Riscrivi parola per parola tutti i record che seguono, lasciando fuori le immagini.
——
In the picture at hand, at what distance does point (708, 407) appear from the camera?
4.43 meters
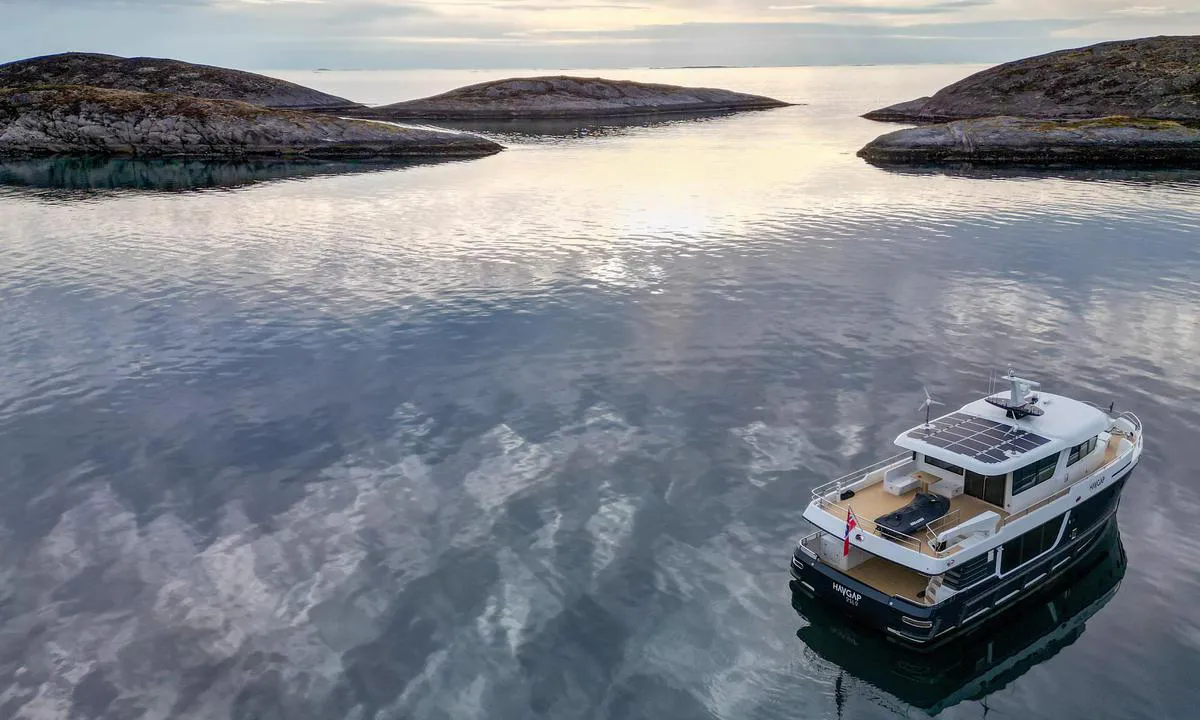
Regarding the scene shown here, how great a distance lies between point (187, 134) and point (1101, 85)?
625 ft

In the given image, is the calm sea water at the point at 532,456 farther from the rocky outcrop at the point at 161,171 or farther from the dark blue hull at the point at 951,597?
the rocky outcrop at the point at 161,171

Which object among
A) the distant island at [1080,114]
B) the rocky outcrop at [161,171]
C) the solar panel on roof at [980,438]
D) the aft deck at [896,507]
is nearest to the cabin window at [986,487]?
the aft deck at [896,507]

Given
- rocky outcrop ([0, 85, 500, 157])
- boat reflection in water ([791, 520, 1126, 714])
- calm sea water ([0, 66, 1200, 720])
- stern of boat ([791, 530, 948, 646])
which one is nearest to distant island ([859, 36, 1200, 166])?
calm sea water ([0, 66, 1200, 720])

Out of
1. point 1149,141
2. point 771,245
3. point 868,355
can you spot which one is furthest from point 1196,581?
point 1149,141

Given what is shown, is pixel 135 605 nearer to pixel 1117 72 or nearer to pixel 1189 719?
pixel 1189 719

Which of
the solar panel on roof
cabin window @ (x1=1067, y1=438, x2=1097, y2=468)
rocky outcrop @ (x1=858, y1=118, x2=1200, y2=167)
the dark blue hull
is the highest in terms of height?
rocky outcrop @ (x1=858, y1=118, x2=1200, y2=167)

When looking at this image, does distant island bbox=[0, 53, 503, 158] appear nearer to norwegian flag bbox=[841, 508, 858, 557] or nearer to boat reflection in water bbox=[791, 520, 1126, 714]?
norwegian flag bbox=[841, 508, 858, 557]

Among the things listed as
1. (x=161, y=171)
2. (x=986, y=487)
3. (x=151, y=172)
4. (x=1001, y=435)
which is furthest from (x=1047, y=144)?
(x=151, y=172)

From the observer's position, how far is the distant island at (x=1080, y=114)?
129000 mm

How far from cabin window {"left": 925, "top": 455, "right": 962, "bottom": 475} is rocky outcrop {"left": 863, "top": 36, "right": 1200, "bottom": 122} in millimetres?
161448

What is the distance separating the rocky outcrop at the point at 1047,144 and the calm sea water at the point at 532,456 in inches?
2093

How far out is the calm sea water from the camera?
24.4m

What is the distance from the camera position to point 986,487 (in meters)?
28.4

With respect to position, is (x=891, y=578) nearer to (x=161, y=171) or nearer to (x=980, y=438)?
(x=980, y=438)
——
Soluzione scritta =
In the picture at hand, at what distance does point (708, 407) appear from the camera?
4.43 meters
Regarding the scene shown here, how great a distance lies between point (187, 134) and point (1101, 85)?
625 ft

In the given image, is the calm sea water at the point at 532,456 farther from the rocky outcrop at the point at 161,171 or farther from the dark blue hull at the point at 951,597?
the rocky outcrop at the point at 161,171

Which object among
A) the distant island at [1080,114]
B) the rocky outcrop at [161,171]
C) the solar panel on roof at [980,438]
D) the aft deck at [896,507]
is nearest to the cabin window at [986,487]?
the aft deck at [896,507]

Given
- rocky outcrop ([0, 85, 500, 157])
- boat reflection in water ([791, 520, 1126, 714])
- calm sea water ([0, 66, 1200, 720])
- stern of boat ([791, 530, 948, 646])
which one is nearest to distant island ([859, 36, 1200, 166])?
calm sea water ([0, 66, 1200, 720])

Out of
1. point 1149,141
2. point 771,245
3. point 868,355
can you spot which one is furthest from point 1196,581?
point 1149,141

Given what is shown, is pixel 135 605 nearer to pixel 1117 72 or nearer to pixel 1189 719?
pixel 1189 719

Which of
the solar panel on roof
cabin window @ (x1=1067, y1=438, x2=1097, y2=468)
rocky outcrop @ (x1=858, y1=118, x2=1200, y2=167)
the dark blue hull
is the highest in terms of height?
rocky outcrop @ (x1=858, y1=118, x2=1200, y2=167)

When looking at this image, does distant island bbox=[0, 53, 503, 158] appear nearer to norwegian flag bbox=[841, 508, 858, 557] or nearer to boat reflection in water bbox=[791, 520, 1126, 714]?
norwegian flag bbox=[841, 508, 858, 557]

Among the things listed as
1. (x=161, y=171)
2. (x=986, y=487)
3. (x=151, y=172)
4. (x=1001, y=435)
which is furthest from (x=1047, y=144)?
(x=151, y=172)

From the observer's position, how far is the distant island at (x=1080, y=114)?
129000 mm

How far from cabin window {"left": 925, "top": 455, "right": 962, "bottom": 475} is rocky outcrop {"left": 863, "top": 36, "right": 1200, "bottom": 122} in millimetres?
161448

What is the distance separating the rocky outcrop at the point at 1047,144 and the calm sea water at the point at 532,456 in inches?
2093

How far out is the calm sea water from the camera?
24.4m

What is the distance from the camera position to point 986,487 (in meters)?
28.4

With respect to position, is (x=891, y=578) nearer to (x=161, y=171) or nearer to (x=980, y=438)?
(x=980, y=438)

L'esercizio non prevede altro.